CONSIGNA A:
Indica si cada afirmación coincide con el fragmento sobre el neofascismo, respondiendo sí o no y citando textualmente las palabras del fragmento que lo deciden: (i) las manifestaciones neofascistas defienden el orden de la propiedad privada; (ii) estos grupos actúan como milicias que se levantan contra el orden; (iii) los neofascistas atacan el "consenso" para defender el orden.
CONSIGNA B:
Escribe cómo sigue el fragmento sobre el neofascismo a partir de su última oración.

#### TEXTO FUENTE ####

El primer problema se plantea de modo inconcebible: la derecha más reaccionaria estaría logrando apropiarse de una actitud de rebeldía. Incluso se los suele llamar «anti-sistema». Lo que es simplemente absurdo, puesto que las manifestaciones neofascistas –no importa las diferencias que tengan entre sí–, coinciden en el hecho de encarnar una defensa total del orden de la propiedad privada, del intercambio mercantil y de la idea de libertad individual que surge de dicho intercambio. Estos grupos actúan como milicias alzadas en custodia del orden. Y si por alguna razón logran posicionarse como los “anti”, y hasta denominarse “libertarios”, quizás valga la pena preguntarse a qué se oponen realmente estos replicadores inspirados en Trump o Bolsonaro. La respuesta más clara y directa quizás sea la siguiente: para defender el orden, que sienten en riesgo, los neofascistas decidieron atacar lo que podemos llamar el “consenso”, un conjunto de restricciones de tipo perceptivas y lingüísticas que determinan lo que en la esfera de la comunicación suele llamarse lo “políticamente correcto”.

#### DATOS DEL EJERCICIO ####

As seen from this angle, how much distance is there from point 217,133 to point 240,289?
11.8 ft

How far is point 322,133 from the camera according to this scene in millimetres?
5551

####

TU RESPUESTA A:
(i) Sí: «coinciden en el hecho de encarnar una defensa total del orden de la propiedad privada».
(ii) No: «Estos grupos actúan como milicias alzadas en custodia del orden».
(iii) Sí: «para defender el orden, que sienten en riesgo, los neofascistas decidieron atacar lo que podemos llamar el “consenso”».

TU RESPUESTA B:
Lo que proponen estas “milicias” es atacar con virulencia un consenso que a sus ojos ya no es útil, sino nocivo, para el sistema que defienden con idéntica virulencia. Esta actitud abre una brecha en el propio campo de la derecha. Porque el consenso cuestionado no es otra cosa que la traducción burguesa –en el Estado y en los medios de comunicación– del conjunto de las conductas sociales. Y es, por lo tanto, una pieza fundamental del sistema mismo. ¿Cuál es el contenido, el texto de ese consenso? Básicamente se trata de una serie de eufemismos para excluir del mundo simbólico toda referencia a lo real de la desigualdad, del racismo, del sexismo, del odio, de la explotación y de la muerte. El consenso ha sido una pieza clave para que el sistema sea tolerable. Y sin embargo, es en nombre de una defensa extrema del sistema que el neofascismo de hoy lo cuestiona.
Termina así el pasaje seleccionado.